■ DO THIS
Report how many lines of the data below contain the string "left", counting only matches in the same case. Give the number alone.

── GIVEN INFORMATION

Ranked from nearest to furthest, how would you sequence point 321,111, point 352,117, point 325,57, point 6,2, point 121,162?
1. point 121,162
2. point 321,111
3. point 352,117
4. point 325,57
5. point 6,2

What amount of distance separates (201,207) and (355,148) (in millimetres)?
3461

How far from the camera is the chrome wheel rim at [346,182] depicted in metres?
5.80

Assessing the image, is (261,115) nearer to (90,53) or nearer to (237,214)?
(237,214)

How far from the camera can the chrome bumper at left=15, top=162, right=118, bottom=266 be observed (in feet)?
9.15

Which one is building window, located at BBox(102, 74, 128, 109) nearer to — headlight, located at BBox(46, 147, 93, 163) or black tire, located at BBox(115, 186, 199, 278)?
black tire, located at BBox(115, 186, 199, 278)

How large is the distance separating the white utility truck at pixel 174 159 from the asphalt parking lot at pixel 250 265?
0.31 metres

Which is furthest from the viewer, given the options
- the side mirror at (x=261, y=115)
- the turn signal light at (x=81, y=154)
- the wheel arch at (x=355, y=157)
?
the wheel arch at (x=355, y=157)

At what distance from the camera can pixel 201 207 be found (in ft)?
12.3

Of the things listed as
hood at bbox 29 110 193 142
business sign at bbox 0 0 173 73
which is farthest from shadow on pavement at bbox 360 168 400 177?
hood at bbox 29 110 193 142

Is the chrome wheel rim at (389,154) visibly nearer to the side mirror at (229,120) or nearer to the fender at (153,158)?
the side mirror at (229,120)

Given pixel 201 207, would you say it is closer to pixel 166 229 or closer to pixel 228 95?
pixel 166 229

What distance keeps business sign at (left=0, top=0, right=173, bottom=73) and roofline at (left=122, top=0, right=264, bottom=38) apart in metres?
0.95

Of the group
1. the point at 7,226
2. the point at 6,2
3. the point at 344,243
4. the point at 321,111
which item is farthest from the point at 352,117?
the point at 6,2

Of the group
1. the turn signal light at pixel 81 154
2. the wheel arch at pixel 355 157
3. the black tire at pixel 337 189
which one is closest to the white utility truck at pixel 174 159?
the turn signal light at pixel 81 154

────

■ RESPONSE FOR THIS EXERCISE
2